> _WHAT THE EXERCISE ASKS_: Rewrite all of the material below with "wooden lectern" changed to "wooden podium" everywhere it occurs and nothing else altered.

> _RECORDS TO USE_:
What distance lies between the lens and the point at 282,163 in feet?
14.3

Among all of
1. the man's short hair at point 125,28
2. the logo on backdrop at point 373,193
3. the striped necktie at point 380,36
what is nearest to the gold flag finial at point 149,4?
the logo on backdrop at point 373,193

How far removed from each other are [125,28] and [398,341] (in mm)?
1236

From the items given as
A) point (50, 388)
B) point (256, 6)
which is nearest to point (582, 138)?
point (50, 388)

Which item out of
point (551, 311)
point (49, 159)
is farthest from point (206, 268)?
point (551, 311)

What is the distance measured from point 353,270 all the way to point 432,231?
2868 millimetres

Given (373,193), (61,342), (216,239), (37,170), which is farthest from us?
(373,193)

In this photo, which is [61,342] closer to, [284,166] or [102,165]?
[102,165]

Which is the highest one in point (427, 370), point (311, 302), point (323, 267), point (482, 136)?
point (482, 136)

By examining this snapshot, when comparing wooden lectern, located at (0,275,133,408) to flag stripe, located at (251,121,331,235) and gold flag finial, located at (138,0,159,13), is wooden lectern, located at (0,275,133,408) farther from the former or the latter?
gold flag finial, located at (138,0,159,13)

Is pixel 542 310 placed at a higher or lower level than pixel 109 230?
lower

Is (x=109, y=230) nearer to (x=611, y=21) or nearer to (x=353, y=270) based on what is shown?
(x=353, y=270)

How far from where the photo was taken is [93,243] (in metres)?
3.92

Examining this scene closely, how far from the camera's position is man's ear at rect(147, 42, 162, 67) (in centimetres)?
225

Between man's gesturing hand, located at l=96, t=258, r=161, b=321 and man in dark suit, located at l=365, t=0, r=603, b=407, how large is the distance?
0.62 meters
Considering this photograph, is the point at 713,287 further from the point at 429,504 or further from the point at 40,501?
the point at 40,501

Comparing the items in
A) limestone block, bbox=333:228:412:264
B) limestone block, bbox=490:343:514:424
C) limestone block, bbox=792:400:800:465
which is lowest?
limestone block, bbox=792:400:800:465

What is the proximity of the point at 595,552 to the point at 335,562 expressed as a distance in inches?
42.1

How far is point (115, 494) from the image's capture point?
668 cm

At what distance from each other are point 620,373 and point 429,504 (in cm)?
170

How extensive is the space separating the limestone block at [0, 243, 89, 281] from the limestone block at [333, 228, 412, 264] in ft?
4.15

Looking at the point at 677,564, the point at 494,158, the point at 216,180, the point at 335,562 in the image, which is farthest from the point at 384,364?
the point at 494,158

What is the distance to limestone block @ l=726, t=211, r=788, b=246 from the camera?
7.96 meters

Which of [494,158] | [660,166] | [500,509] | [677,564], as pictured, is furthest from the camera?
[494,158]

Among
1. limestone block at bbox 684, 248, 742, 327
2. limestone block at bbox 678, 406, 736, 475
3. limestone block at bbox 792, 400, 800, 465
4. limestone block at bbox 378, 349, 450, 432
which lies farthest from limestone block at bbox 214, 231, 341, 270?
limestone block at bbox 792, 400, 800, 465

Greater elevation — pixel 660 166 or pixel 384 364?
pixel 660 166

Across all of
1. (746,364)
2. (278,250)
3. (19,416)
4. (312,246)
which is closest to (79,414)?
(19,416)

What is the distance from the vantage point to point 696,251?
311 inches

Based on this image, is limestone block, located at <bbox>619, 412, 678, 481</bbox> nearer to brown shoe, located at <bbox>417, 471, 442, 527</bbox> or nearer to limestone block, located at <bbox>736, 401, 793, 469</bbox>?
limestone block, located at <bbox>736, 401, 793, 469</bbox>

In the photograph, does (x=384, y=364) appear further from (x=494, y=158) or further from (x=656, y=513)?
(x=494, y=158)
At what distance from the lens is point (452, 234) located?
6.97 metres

> _CORRECT RESULT_:
What distance lies between the lens and the point at 282,163 in feet?
14.3

Among all of
1. the man's short hair at point 125,28
2. the logo on backdrop at point 373,193
3. the striped necktie at point 380,36
what is nearest to the gold flag finial at point 149,4?
the logo on backdrop at point 373,193

How far removed from each other are [125,28] and [398,341] (in mm)?
1236

From the items given as
A) point (50, 388)
B) point (256, 6)
which is nearest to point (582, 138)?
point (50, 388)

Which item out of
point (551, 311)
point (49, 159)
is farthest from point (206, 268)?
point (551, 311)

What is the distance measured from point 353,270 all the way to point 432,231?
2868 millimetres

Given (373,193), (61,342), (216,239), (37,170), which is farthest from us?
(373,193)

In this photo, which is [61,342] closer to, [284,166] or [102,165]?
[102,165]

Which is the highest one in point (427, 370), point (311, 302), point (323, 267), point (482, 136)?
point (482, 136)

By examining this snapshot, when comparing wooden podium, located at (0,275,133,408) to flag stripe, located at (251,121,331,235) and gold flag finial, located at (138,0,159,13), is wooden podium, located at (0,275,133,408) farther from the former or the latter?
gold flag finial, located at (138,0,159,13)

Is pixel 542 310 placed at a higher or lower level than pixel 109 230?
lower

Is (x=109, y=230) nearer to (x=611, y=21) or nearer to (x=353, y=270) based on what is shown?
(x=353, y=270)

How far from where the photo was taken is [93,243] (in metres)?
3.92

Examining this scene closely, how far from the camera's position is man's ear at rect(147, 42, 162, 67) (in centimetres)?
225

Between man's gesturing hand, located at l=96, t=258, r=161, b=321 and man in dark suit, located at l=365, t=0, r=603, b=407, how large is the distance?
0.62 meters
Considering this photograph, is the point at 713,287 further from the point at 429,504 or further from the point at 40,501?
the point at 40,501

Comparing the items in
A) limestone block, bbox=333:228:412:264
B) limestone block, bbox=490:343:514:424
C) limestone block, bbox=792:400:800:465
which is lowest?
limestone block, bbox=792:400:800:465

What is the proximity of the point at 595,552 to the point at 335,562 expressed as a distance in inches?
42.1

How far is point (115, 494) from the image's capture point?
668 cm

At what distance from each other are point 620,373 and point 429,504 (in cm)?
170

How extensive is the space separating the limestone block at [0, 243, 89, 281] from the limestone block at [333, 228, 412, 264] in ft?
4.15

Looking at the point at 677,564, the point at 494,158, the point at 216,180, the point at 335,562 in the image, which is farthest from the point at 384,364?
the point at 494,158

What is the distance to limestone block @ l=726, t=211, r=788, b=246 from the camera?
7.96 meters

Which of [494,158] | [660,166] | [500,509] | [677,564], as pictured, is furthest from the camera?
[494,158]

Among
1. limestone block at bbox 684, 248, 742, 327
2. limestone block at bbox 678, 406, 736, 475
3. limestone block at bbox 792, 400, 800, 465
4. limestone block at bbox 378, 349, 450, 432
which lies farthest from limestone block at bbox 214, 231, 341, 270?
limestone block at bbox 792, 400, 800, 465

Greater elevation — pixel 660 166 or pixel 384 364?
pixel 660 166

Across all of
1. (746,364)
2. (278,250)
3. (19,416)
4. (312,246)
which is closest to (79,414)?
(19,416)

What is the distance from the vantage point to point 696,251?
311 inches

Based on this image, is limestone block, located at <bbox>619, 412, 678, 481</bbox> nearer to brown shoe, located at <bbox>417, 471, 442, 527</bbox> or nearer to limestone block, located at <bbox>736, 401, 793, 469</bbox>?
limestone block, located at <bbox>736, 401, 793, 469</bbox>

In the photograph, does (x=384, y=364) appear further from (x=494, y=158) or further from (x=656, y=513)?
(x=494, y=158)
At what distance from the lens is point (452, 234) located?
6.97 metres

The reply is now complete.